#### [How to complete this task]
Copy the text of every entry below word for word, one entry per line, and leave out the pictures.

#### [Data extracts]
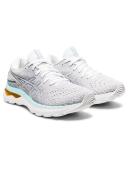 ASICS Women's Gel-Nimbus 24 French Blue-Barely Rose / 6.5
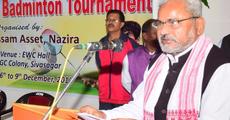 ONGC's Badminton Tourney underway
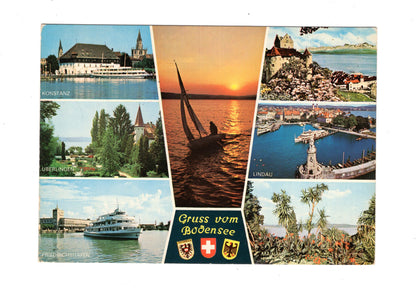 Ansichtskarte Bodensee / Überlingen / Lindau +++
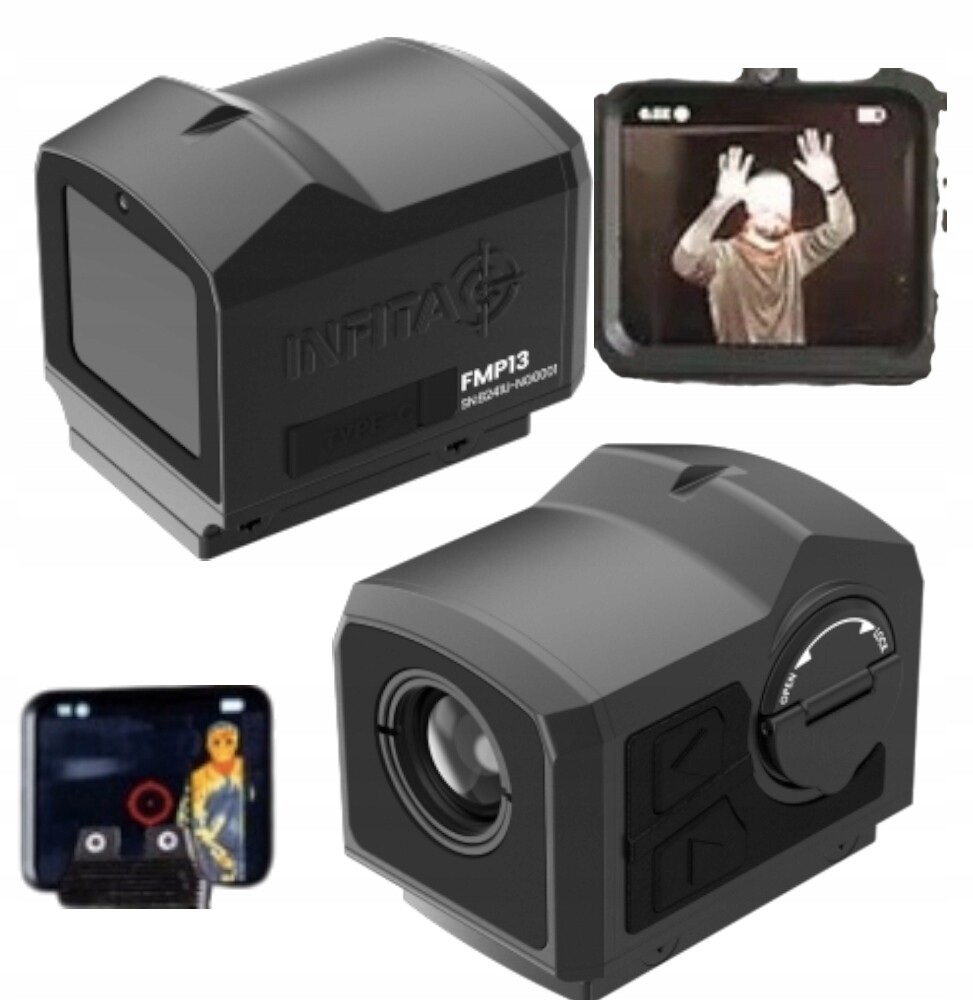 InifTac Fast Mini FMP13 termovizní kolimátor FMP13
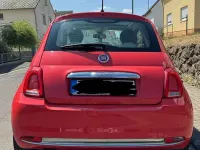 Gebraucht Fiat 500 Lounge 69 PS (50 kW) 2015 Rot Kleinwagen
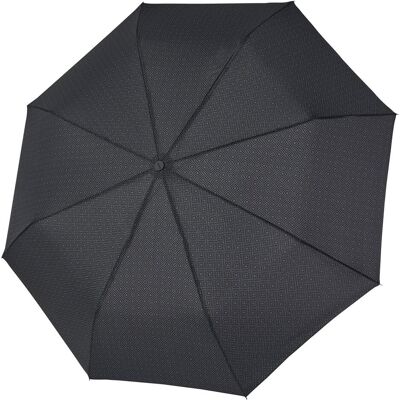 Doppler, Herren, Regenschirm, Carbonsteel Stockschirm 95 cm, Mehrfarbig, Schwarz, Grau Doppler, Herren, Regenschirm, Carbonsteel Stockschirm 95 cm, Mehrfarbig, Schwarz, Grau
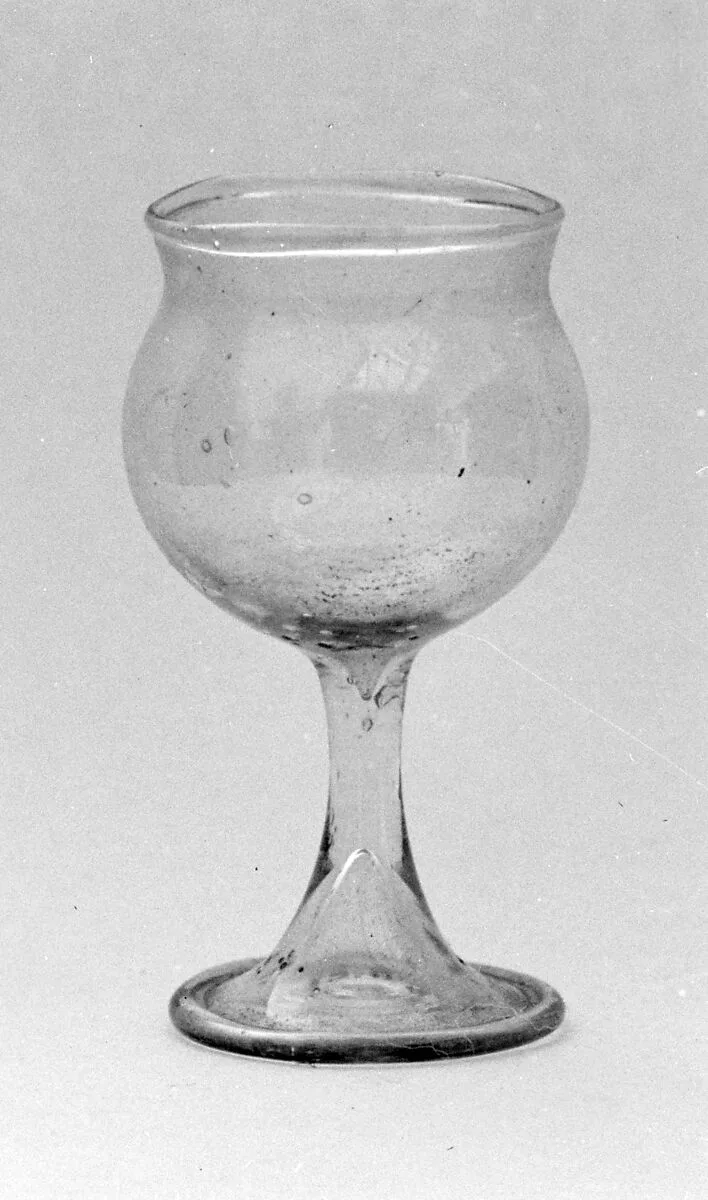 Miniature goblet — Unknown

#### [Finished exercise]
 ASICS Women's Gel-Nimbus 24 French Blue-Barely Rose / 6.5
 ONGC's Badminton Tourney underway
 Ansichtskarte Bodensee / Überlingen / Lindau +++
 InifTac Fast Mini FMP13 termovizní kolimátor FMP13
 Gebraucht Fiat 500 Lounge 69 PS (50 kW) 2015 Rot Kleinwagen
 Doppler, Herren, Regenschirm, Carbonsteel Stockschirm 95 cm, Mehrfarbig, Schwarz, Grau Doppler, Herren, Regenschirm, Carbonsteel Stockschirm 95 cm, Mehrfarbig, Schwarz, Grau
 Miniature goblet — Unknown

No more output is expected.